Jeremías Tobar Llevul (born 4 March 2006), known artistically as Jere Klein, is a Chilean singer and composer of reguetón, RKT and latin trap music. He debuted in 2020 with the single titled "Me la busqué", along with Bayriton, Dylan el Menor and Ortega de la M.

== Career ==
Jere Klein was born in Santiago de Chile in the Santa Anita village of the Lo Prado commune and from a young age expressed his interest in music and the urban genre. From the age of 14, he released only remixes of mambos and made appearances in music videos of the genre. In 2020 he collaborated with Bayriton, Dylan el Menor and Ortega de la M. on the single "Me la busqué". That same year, together with his friend Jairo Vera and the musicians Bayriton and Lushito FlowMii, he worked on the song "Puesto para la Acción".

After a dozen collaborations with various artists from the Chilean urban scene such as Drakomafia, Basty Corvalán and Yeinomercy, among others, in 2022 he achieved greater recognition with his song "Estoy volando alto", and became known through TikTok on which his song "Mándame tu ubi" was a trend, attracting attention for his voice and young age.

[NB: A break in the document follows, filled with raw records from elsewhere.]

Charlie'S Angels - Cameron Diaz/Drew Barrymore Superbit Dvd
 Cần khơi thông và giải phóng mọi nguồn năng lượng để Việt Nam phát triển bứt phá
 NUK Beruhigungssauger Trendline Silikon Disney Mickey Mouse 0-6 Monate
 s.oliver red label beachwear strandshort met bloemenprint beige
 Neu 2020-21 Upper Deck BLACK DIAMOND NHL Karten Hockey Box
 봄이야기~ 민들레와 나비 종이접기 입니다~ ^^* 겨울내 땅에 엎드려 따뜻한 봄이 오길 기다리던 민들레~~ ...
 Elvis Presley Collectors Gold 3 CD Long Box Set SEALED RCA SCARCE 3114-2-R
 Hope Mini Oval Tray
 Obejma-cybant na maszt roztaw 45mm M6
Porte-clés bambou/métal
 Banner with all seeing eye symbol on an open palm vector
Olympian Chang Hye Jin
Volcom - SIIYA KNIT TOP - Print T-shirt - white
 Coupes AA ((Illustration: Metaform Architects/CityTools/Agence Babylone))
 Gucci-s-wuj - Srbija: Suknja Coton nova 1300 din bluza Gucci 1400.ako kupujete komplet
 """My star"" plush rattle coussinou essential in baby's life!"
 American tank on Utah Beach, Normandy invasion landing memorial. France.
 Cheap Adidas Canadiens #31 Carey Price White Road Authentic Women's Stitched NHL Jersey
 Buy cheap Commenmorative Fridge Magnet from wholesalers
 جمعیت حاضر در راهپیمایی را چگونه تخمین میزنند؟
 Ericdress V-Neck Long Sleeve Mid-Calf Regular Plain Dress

In 2023, his EP 6.5 released with collaborations from various artists such as King Savagge. Jere Klein reached number one on the Spotify charts through 6.5 thanks to the song "Dos hielos". In May of the same year he released the single "Una en un millón" and, later in June, he published the single "Mi bruja" with Drakomafia. On August 10, 2023 he performed alongside Argentine singer Nicki Nicole on the song "X ESO BB", while on December 1 of the same year he released his first album titled Énfasis, where he released his song "Ando", passing 300 million views on YouTube. Énfasis featured collaborations such as Nickoog Clk, Cris MJ, El Bai, and Lucky Brown. Jere Klein performed a live presentation of Énfasis at the Teatro Caupolicán in Santiago, and the album received more than three million views in a single day, becoming the best historical debut by a Chilean on the Spotify platform.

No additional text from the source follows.